Hex Digit Reference
| Hex | Dec | Binary | Hex | Dec | Binary | |
|---|---|---|---|---|---|---|
| 0 | 0 | 0000 | 8 | 8 | 1000 | |
| 1 | 1 | 0001 | 9 | 9 | 1001 | |
| 2 | 2 | 0010 | A | 10 | 1010 | |
| 3 | 3 | 0011 | B | 11 | 1011 | |
| 4 | 4 | 0100 | C | 12 | 1100 | |
| 5 | 5 | 0101 | D | 13 | 1101 | |
| 6 | 6 | 0110 | E | 14 | 1110 | |
| 7 | 7 | 0111 | F | 15 | 1111 |
Why Hex?
One hex digit = exactly 4 bits. One byte (8 bits) = exactly 2 hex digits. This makes hex the perfect shorthand for binary data. The binary sequence 11111111 10101010 becomes FF AA in hex—shorter, easier to read, and directly translatable back.
Where You'll See Hex
CSS/HTML colors: #FF0000 is red, #00FF00 is green, #0000FF is blue.

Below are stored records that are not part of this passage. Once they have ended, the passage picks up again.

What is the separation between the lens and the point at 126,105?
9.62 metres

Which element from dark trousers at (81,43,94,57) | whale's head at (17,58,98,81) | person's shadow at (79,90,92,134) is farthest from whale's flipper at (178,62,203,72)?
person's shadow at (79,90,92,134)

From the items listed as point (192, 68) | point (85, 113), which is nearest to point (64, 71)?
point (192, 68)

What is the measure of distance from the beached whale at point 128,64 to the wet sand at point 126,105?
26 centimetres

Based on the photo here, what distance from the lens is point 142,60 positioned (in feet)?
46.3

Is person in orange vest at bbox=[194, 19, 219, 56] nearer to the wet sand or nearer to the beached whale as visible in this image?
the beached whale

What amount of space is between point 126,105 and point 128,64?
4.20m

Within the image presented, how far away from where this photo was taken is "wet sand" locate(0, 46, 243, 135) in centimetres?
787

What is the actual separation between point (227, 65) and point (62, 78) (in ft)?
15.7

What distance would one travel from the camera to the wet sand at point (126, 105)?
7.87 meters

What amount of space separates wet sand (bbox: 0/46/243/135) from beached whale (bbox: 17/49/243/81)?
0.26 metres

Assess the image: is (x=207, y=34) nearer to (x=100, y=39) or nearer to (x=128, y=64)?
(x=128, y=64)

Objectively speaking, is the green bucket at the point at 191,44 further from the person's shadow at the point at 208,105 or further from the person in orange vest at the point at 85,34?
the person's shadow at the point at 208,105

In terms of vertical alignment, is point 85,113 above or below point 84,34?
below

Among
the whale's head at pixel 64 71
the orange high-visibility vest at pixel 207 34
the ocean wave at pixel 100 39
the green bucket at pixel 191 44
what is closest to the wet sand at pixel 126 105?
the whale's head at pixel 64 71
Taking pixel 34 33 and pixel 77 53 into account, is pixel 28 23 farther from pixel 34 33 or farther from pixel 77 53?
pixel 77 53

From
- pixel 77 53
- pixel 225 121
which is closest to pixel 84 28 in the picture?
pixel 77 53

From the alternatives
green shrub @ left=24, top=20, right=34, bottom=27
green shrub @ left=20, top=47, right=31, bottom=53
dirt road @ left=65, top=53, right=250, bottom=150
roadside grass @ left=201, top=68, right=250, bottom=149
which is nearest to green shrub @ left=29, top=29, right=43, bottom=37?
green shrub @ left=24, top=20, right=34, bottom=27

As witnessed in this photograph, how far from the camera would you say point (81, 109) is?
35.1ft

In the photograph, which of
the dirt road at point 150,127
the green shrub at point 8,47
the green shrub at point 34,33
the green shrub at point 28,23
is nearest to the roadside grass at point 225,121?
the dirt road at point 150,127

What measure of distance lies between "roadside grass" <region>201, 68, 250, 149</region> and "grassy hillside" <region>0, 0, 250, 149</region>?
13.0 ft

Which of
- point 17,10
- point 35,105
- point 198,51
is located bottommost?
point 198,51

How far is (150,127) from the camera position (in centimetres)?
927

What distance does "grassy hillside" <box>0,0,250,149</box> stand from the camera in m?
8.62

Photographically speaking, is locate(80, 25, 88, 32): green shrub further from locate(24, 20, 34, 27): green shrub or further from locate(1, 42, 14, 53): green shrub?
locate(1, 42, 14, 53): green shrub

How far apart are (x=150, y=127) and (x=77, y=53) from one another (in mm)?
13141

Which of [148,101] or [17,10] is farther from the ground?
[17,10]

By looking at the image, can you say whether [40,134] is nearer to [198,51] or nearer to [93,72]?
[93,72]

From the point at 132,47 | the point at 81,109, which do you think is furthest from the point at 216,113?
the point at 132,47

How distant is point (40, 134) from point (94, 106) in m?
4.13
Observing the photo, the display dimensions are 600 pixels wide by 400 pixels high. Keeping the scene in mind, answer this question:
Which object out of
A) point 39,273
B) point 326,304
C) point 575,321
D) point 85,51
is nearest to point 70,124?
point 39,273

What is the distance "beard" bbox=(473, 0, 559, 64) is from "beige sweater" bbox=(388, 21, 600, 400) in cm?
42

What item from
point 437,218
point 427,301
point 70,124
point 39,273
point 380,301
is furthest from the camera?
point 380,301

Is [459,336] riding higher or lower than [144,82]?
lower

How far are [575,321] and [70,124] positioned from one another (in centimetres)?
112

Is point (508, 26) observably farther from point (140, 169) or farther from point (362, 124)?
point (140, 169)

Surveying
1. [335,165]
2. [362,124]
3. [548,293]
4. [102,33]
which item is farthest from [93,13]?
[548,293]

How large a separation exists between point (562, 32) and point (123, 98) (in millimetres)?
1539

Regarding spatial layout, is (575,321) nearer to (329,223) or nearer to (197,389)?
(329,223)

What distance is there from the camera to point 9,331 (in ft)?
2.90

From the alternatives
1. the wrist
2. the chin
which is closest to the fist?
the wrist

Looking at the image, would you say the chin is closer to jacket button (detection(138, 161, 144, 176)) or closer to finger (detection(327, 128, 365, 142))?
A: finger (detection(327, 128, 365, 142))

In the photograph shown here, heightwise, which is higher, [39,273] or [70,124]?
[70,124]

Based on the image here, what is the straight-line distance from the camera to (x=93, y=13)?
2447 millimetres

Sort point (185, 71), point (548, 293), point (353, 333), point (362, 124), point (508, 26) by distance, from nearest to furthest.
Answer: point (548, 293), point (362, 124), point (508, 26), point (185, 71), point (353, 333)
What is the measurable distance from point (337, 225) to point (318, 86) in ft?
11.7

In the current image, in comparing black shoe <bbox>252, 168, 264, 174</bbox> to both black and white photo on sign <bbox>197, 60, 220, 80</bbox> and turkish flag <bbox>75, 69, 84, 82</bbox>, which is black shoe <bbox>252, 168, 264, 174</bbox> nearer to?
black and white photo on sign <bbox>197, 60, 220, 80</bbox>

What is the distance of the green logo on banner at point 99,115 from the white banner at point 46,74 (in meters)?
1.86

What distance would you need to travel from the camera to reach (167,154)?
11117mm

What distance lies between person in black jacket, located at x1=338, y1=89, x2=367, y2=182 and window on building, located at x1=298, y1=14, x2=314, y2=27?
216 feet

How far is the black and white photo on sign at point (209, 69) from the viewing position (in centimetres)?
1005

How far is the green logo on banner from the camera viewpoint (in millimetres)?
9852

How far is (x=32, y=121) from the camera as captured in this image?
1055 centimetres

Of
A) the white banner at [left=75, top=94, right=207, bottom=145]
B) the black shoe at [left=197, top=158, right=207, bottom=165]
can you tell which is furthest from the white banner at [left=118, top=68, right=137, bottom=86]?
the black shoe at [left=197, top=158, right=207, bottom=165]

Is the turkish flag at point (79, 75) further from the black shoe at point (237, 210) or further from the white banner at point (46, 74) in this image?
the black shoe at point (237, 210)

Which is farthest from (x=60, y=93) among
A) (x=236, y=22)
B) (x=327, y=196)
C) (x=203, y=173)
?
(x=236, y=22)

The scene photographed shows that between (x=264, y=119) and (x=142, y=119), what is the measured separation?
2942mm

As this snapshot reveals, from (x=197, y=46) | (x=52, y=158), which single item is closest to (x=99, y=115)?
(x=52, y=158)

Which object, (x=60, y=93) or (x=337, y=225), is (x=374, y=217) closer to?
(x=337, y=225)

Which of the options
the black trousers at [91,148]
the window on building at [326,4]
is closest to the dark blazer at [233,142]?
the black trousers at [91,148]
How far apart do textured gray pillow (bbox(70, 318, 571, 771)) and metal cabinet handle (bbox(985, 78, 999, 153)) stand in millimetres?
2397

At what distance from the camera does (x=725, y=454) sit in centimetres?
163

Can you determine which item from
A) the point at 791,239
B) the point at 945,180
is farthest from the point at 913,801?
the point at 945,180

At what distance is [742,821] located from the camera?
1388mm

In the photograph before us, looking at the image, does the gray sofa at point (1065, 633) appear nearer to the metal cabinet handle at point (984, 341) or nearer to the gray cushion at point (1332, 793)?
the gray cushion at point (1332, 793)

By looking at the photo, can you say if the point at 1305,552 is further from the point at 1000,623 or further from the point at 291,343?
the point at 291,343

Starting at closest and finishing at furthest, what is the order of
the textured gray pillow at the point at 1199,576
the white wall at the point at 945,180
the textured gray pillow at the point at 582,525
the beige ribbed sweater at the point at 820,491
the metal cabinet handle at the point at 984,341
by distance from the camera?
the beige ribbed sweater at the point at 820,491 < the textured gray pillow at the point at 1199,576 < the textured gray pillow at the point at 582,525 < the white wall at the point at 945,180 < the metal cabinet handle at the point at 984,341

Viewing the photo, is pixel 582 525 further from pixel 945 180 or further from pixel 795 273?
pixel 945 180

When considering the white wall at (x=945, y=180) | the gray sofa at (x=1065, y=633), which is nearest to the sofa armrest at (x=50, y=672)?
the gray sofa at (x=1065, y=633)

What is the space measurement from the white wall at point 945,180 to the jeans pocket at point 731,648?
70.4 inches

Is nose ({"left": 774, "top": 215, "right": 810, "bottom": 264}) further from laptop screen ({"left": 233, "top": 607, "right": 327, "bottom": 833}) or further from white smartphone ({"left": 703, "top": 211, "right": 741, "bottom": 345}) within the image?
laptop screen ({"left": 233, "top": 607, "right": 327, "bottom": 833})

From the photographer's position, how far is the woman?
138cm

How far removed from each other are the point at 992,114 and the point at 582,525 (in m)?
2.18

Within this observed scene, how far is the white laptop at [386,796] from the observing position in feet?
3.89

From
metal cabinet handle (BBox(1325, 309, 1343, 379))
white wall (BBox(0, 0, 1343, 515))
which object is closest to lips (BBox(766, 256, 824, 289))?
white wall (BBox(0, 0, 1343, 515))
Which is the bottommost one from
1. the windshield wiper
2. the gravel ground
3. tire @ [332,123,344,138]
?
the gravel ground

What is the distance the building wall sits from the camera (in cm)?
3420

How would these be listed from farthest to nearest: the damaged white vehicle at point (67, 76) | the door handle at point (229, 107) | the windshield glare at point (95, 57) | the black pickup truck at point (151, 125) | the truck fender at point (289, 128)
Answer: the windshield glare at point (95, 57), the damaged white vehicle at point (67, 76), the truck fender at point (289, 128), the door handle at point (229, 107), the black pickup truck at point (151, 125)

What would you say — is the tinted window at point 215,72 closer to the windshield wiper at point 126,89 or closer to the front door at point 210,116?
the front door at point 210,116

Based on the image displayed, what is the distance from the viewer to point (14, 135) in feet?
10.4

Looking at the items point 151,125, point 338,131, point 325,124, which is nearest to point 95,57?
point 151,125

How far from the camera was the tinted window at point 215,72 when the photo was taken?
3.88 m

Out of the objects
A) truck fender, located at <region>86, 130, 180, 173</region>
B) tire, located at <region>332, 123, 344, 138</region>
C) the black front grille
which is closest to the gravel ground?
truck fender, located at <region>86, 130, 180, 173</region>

Shorthand: #F00 = #FF0000.
Memory addresses: 0x7FFF0001 is more readable than its 32-bit binary equivalent.
Unicode code points: U+1F600 (😀), U+0041 (A), U+4E2D (中).
MAC addresses: AA:BB:CC:DD:EE:FF—6 bytes in hex-pair notation.